--- START OF Passage given ---
1.  **Parallel computing:** The core streamz library has an optional
    [Dask](https;//dask.pydata.org/) backend for parallel computing. I haven't
    yet made any attempt to attach this to the dataframe implementation.
2.  **Data ingestion** from common streaming sources like Kafka. We're in the
    process now of building asynchronous-aware wrappers around Kafka Python
    client libraries, so this is likely to come soon.
3.  **Out-of-order data access:** soon after parallel data ingestion (like
    reading from multiple Kafka partitions at once) we'll need to figure out
    how to handle out-of-order data access. This is doable, but will take some
    effort. This is where more mature libraries like
    [Flink](https://flink.apache.org/) are quite strong.
4.  **Performance:** Some of the operations above (particularly rolling
    operations) do involve non-trivial copying, especially with larger windows.
    We're relying heavily on the Pandas library which wasn't designed with
    rapidly changing data in mind. Hopefully future iterations of Pandas
    (Arrow/libpandas/Pandas 2.0?) will make this more efficient.
--- END OF Passage given ---
--- START OF Recorded information ---
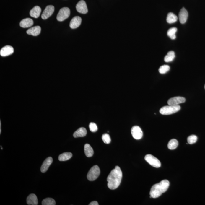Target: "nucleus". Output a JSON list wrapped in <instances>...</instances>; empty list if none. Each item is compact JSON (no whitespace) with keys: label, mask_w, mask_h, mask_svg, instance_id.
Here are the masks:
<instances>
[{"label":"nucleus","mask_w":205,"mask_h":205,"mask_svg":"<svg viewBox=\"0 0 205 205\" xmlns=\"http://www.w3.org/2000/svg\"><path fill=\"white\" fill-rule=\"evenodd\" d=\"M122 177V173L121 168L119 166H116L108 175V187L110 190H115L118 188L121 184Z\"/></svg>","instance_id":"nucleus-1"},{"label":"nucleus","mask_w":205,"mask_h":205,"mask_svg":"<svg viewBox=\"0 0 205 205\" xmlns=\"http://www.w3.org/2000/svg\"><path fill=\"white\" fill-rule=\"evenodd\" d=\"M169 186L170 182L167 180H164L159 183L154 185L150 190V198H156L159 197L167 191Z\"/></svg>","instance_id":"nucleus-2"},{"label":"nucleus","mask_w":205,"mask_h":205,"mask_svg":"<svg viewBox=\"0 0 205 205\" xmlns=\"http://www.w3.org/2000/svg\"><path fill=\"white\" fill-rule=\"evenodd\" d=\"M180 106L179 105H177V106L169 105V106H165L161 108L160 110V112L162 115H170V114L178 112L180 110Z\"/></svg>","instance_id":"nucleus-3"},{"label":"nucleus","mask_w":205,"mask_h":205,"mask_svg":"<svg viewBox=\"0 0 205 205\" xmlns=\"http://www.w3.org/2000/svg\"><path fill=\"white\" fill-rule=\"evenodd\" d=\"M100 171L99 167L98 166H93L90 169L87 175V178L90 181L95 180L100 174Z\"/></svg>","instance_id":"nucleus-4"},{"label":"nucleus","mask_w":205,"mask_h":205,"mask_svg":"<svg viewBox=\"0 0 205 205\" xmlns=\"http://www.w3.org/2000/svg\"><path fill=\"white\" fill-rule=\"evenodd\" d=\"M70 14V11L69 8H62L58 12L57 17V19L59 21H64L69 18Z\"/></svg>","instance_id":"nucleus-5"},{"label":"nucleus","mask_w":205,"mask_h":205,"mask_svg":"<svg viewBox=\"0 0 205 205\" xmlns=\"http://www.w3.org/2000/svg\"><path fill=\"white\" fill-rule=\"evenodd\" d=\"M145 160L154 167L158 168L160 167V161L155 157L150 154H148L145 157Z\"/></svg>","instance_id":"nucleus-6"},{"label":"nucleus","mask_w":205,"mask_h":205,"mask_svg":"<svg viewBox=\"0 0 205 205\" xmlns=\"http://www.w3.org/2000/svg\"><path fill=\"white\" fill-rule=\"evenodd\" d=\"M131 133L133 138L136 139H141L143 136V133L139 126H133L131 129Z\"/></svg>","instance_id":"nucleus-7"},{"label":"nucleus","mask_w":205,"mask_h":205,"mask_svg":"<svg viewBox=\"0 0 205 205\" xmlns=\"http://www.w3.org/2000/svg\"><path fill=\"white\" fill-rule=\"evenodd\" d=\"M186 101V98L183 97H175L169 99L167 101V104L169 105L177 106L179 105L180 104L183 103Z\"/></svg>","instance_id":"nucleus-8"},{"label":"nucleus","mask_w":205,"mask_h":205,"mask_svg":"<svg viewBox=\"0 0 205 205\" xmlns=\"http://www.w3.org/2000/svg\"><path fill=\"white\" fill-rule=\"evenodd\" d=\"M54 11V7L53 5H48L43 13L42 18L43 19H46L52 15Z\"/></svg>","instance_id":"nucleus-9"},{"label":"nucleus","mask_w":205,"mask_h":205,"mask_svg":"<svg viewBox=\"0 0 205 205\" xmlns=\"http://www.w3.org/2000/svg\"><path fill=\"white\" fill-rule=\"evenodd\" d=\"M77 12L82 14H86L88 12V9L86 2L82 0L78 2L76 5Z\"/></svg>","instance_id":"nucleus-10"},{"label":"nucleus","mask_w":205,"mask_h":205,"mask_svg":"<svg viewBox=\"0 0 205 205\" xmlns=\"http://www.w3.org/2000/svg\"><path fill=\"white\" fill-rule=\"evenodd\" d=\"M14 52V49L12 46H6L2 48L0 51V55L2 57L7 56L12 54Z\"/></svg>","instance_id":"nucleus-11"},{"label":"nucleus","mask_w":205,"mask_h":205,"mask_svg":"<svg viewBox=\"0 0 205 205\" xmlns=\"http://www.w3.org/2000/svg\"><path fill=\"white\" fill-rule=\"evenodd\" d=\"M179 21L181 23H186L188 17V13L185 8H183L181 9L179 13Z\"/></svg>","instance_id":"nucleus-12"},{"label":"nucleus","mask_w":205,"mask_h":205,"mask_svg":"<svg viewBox=\"0 0 205 205\" xmlns=\"http://www.w3.org/2000/svg\"><path fill=\"white\" fill-rule=\"evenodd\" d=\"M53 159L51 157L46 158L45 160L44 161L41 167V171L43 173L46 172L52 163H53Z\"/></svg>","instance_id":"nucleus-13"},{"label":"nucleus","mask_w":205,"mask_h":205,"mask_svg":"<svg viewBox=\"0 0 205 205\" xmlns=\"http://www.w3.org/2000/svg\"><path fill=\"white\" fill-rule=\"evenodd\" d=\"M82 19L80 17L76 16L74 17L70 21V26L72 29H76L79 27L82 23Z\"/></svg>","instance_id":"nucleus-14"},{"label":"nucleus","mask_w":205,"mask_h":205,"mask_svg":"<svg viewBox=\"0 0 205 205\" xmlns=\"http://www.w3.org/2000/svg\"><path fill=\"white\" fill-rule=\"evenodd\" d=\"M41 28L39 26H36L34 27L28 29L27 31V33L28 34L36 36L39 35L41 32Z\"/></svg>","instance_id":"nucleus-15"},{"label":"nucleus","mask_w":205,"mask_h":205,"mask_svg":"<svg viewBox=\"0 0 205 205\" xmlns=\"http://www.w3.org/2000/svg\"><path fill=\"white\" fill-rule=\"evenodd\" d=\"M27 203L29 205H38V200L36 195L34 194H31L29 195L27 198Z\"/></svg>","instance_id":"nucleus-16"},{"label":"nucleus","mask_w":205,"mask_h":205,"mask_svg":"<svg viewBox=\"0 0 205 205\" xmlns=\"http://www.w3.org/2000/svg\"><path fill=\"white\" fill-rule=\"evenodd\" d=\"M34 21L30 18H26L22 19L20 22V26L23 28H28L33 26Z\"/></svg>","instance_id":"nucleus-17"},{"label":"nucleus","mask_w":205,"mask_h":205,"mask_svg":"<svg viewBox=\"0 0 205 205\" xmlns=\"http://www.w3.org/2000/svg\"><path fill=\"white\" fill-rule=\"evenodd\" d=\"M87 133V130L85 128L81 127L74 132L73 134V136L75 138L83 137L86 136Z\"/></svg>","instance_id":"nucleus-18"},{"label":"nucleus","mask_w":205,"mask_h":205,"mask_svg":"<svg viewBox=\"0 0 205 205\" xmlns=\"http://www.w3.org/2000/svg\"><path fill=\"white\" fill-rule=\"evenodd\" d=\"M42 11L41 8L38 6H34L30 12V15L33 18H37L39 17Z\"/></svg>","instance_id":"nucleus-19"},{"label":"nucleus","mask_w":205,"mask_h":205,"mask_svg":"<svg viewBox=\"0 0 205 205\" xmlns=\"http://www.w3.org/2000/svg\"><path fill=\"white\" fill-rule=\"evenodd\" d=\"M84 150L85 155L87 157H90L94 155V150L88 144H86L85 145Z\"/></svg>","instance_id":"nucleus-20"},{"label":"nucleus","mask_w":205,"mask_h":205,"mask_svg":"<svg viewBox=\"0 0 205 205\" xmlns=\"http://www.w3.org/2000/svg\"><path fill=\"white\" fill-rule=\"evenodd\" d=\"M178 18L176 15L173 13H169L167 14L166 21L167 23L172 24L175 23L178 21Z\"/></svg>","instance_id":"nucleus-21"},{"label":"nucleus","mask_w":205,"mask_h":205,"mask_svg":"<svg viewBox=\"0 0 205 205\" xmlns=\"http://www.w3.org/2000/svg\"><path fill=\"white\" fill-rule=\"evenodd\" d=\"M72 157V154L70 152H65L61 154L58 156V159L60 161H66L70 159Z\"/></svg>","instance_id":"nucleus-22"},{"label":"nucleus","mask_w":205,"mask_h":205,"mask_svg":"<svg viewBox=\"0 0 205 205\" xmlns=\"http://www.w3.org/2000/svg\"><path fill=\"white\" fill-rule=\"evenodd\" d=\"M179 144V142L176 139H172L169 142L167 147L170 150H174L176 149Z\"/></svg>","instance_id":"nucleus-23"},{"label":"nucleus","mask_w":205,"mask_h":205,"mask_svg":"<svg viewBox=\"0 0 205 205\" xmlns=\"http://www.w3.org/2000/svg\"><path fill=\"white\" fill-rule=\"evenodd\" d=\"M175 58V53L173 51L169 52L165 57L164 61L166 62H171L174 60Z\"/></svg>","instance_id":"nucleus-24"},{"label":"nucleus","mask_w":205,"mask_h":205,"mask_svg":"<svg viewBox=\"0 0 205 205\" xmlns=\"http://www.w3.org/2000/svg\"><path fill=\"white\" fill-rule=\"evenodd\" d=\"M176 27H172L169 29L167 32V35L172 40H174L176 38L175 34L177 32Z\"/></svg>","instance_id":"nucleus-25"},{"label":"nucleus","mask_w":205,"mask_h":205,"mask_svg":"<svg viewBox=\"0 0 205 205\" xmlns=\"http://www.w3.org/2000/svg\"><path fill=\"white\" fill-rule=\"evenodd\" d=\"M56 204L55 201L51 198H46L42 201L43 205H55Z\"/></svg>","instance_id":"nucleus-26"},{"label":"nucleus","mask_w":205,"mask_h":205,"mask_svg":"<svg viewBox=\"0 0 205 205\" xmlns=\"http://www.w3.org/2000/svg\"><path fill=\"white\" fill-rule=\"evenodd\" d=\"M170 70V66L168 65H163L161 66L159 69V73L161 74H163L167 73Z\"/></svg>","instance_id":"nucleus-27"},{"label":"nucleus","mask_w":205,"mask_h":205,"mask_svg":"<svg viewBox=\"0 0 205 205\" xmlns=\"http://www.w3.org/2000/svg\"><path fill=\"white\" fill-rule=\"evenodd\" d=\"M198 138L196 136L191 135L189 136L187 138V141L190 144H193L197 141Z\"/></svg>","instance_id":"nucleus-28"},{"label":"nucleus","mask_w":205,"mask_h":205,"mask_svg":"<svg viewBox=\"0 0 205 205\" xmlns=\"http://www.w3.org/2000/svg\"><path fill=\"white\" fill-rule=\"evenodd\" d=\"M102 139L105 143L108 144L111 141V139L110 136L107 134H105L102 135Z\"/></svg>","instance_id":"nucleus-29"},{"label":"nucleus","mask_w":205,"mask_h":205,"mask_svg":"<svg viewBox=\"0 0 205 205\" xmlns=\"http://www.w3.org/2000/svg\"><path fill=\"white\" fill-rule=\"evenodd\" d=\"M89 128H90V131L92 132H95L98 130V127L97 125L93 122H91L90 123V125H89Z\"/></svg>","instance_id":"nucleus-30"},{"label":"nucleus","mask_w":205,"mask_h":205,"mask_svg":"<svg viewBox=\"0 0 205 205\" xmlns=\"http://www.w3.org/2000/svg\"><path fill=\"white\" fill-rule=\"evenodd\" d=\"M98 202L96 201H94L90 203L89 205H98Z\"/></svg>","instance_id":"nucleus-31"},{"label":"nucleus","mask_w":205,"mask_h":205,"mask_svg":"<svg viewBox=\"0 0 205 205\" xmlns=\"http://www.w3.org/2000/svg\"><path fill=\"white\" fill-rule=\"evenodd\" d=\"M1 121H0V134H1Z\"/></svg>","instance_id":"nucleus-32"},{"label":"nucleus","mask_w":205,"mask_h":205,"mask_svg":"<svg viewBox=\"0 0 205 205\" xmlns=\"http://www.w3.org/2000/svg\"><path fill=\"white\" fill-rule=\"evenodd\" d=\"M1 150H2V149H3V148H2V146H1Z\"/></svg>","instance_id":"nucleus-33"},{"label":"nucleus","mask_w":205,"mask_h":205,"mask_svg":"<svg viewBox=\"0 0 205 205\" xmlns=\"http://www.w3.org/2000/svg\"></svg>","instance_id":"nucleus-34"}]
</instances>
--- END OF Recorded information ---
Required work.
1. In the streamz passage, which more mature library is named as strong at handling out-of-order data access?
2. List the bold headings of the numbered points in the streamz passage.
3. Carry the streamz passage forward from its last sentence.
The records are separate material, apart from the streamz passage.

Answers for the tasks.
1. Flink

2. Parallel computing; Data ingestion; Out-of-order data access; Performance

3.
5.  **Filled out API:** Many common operations (like variance) haven't yet
    been implemented. Some of this is due to laziness and some is due to
    wanting to find the right algorithm.
6.  **Robust plotting:** Currently this works well for numeric data with a
    timeseries index but not so well for other data.

But most importantly this needs **use** by people with real problems to help us
understand what here is valuable and what is unpleasant.

Help would be welcome with any of this.

You can install this from github

    pip install git+https://github.com/mrocklin/streamz.git

Documentation and code are here:

- [streamz.readthedocs.io](https://streamz.readthedocs.io/en/latest/)
- [github.com/mrocklin/streamz](https://github.com/mrocklin/streamz)

## Current work

Current and upcoming work is focused on data ingestion from Kafka and
parallelizing with Dask.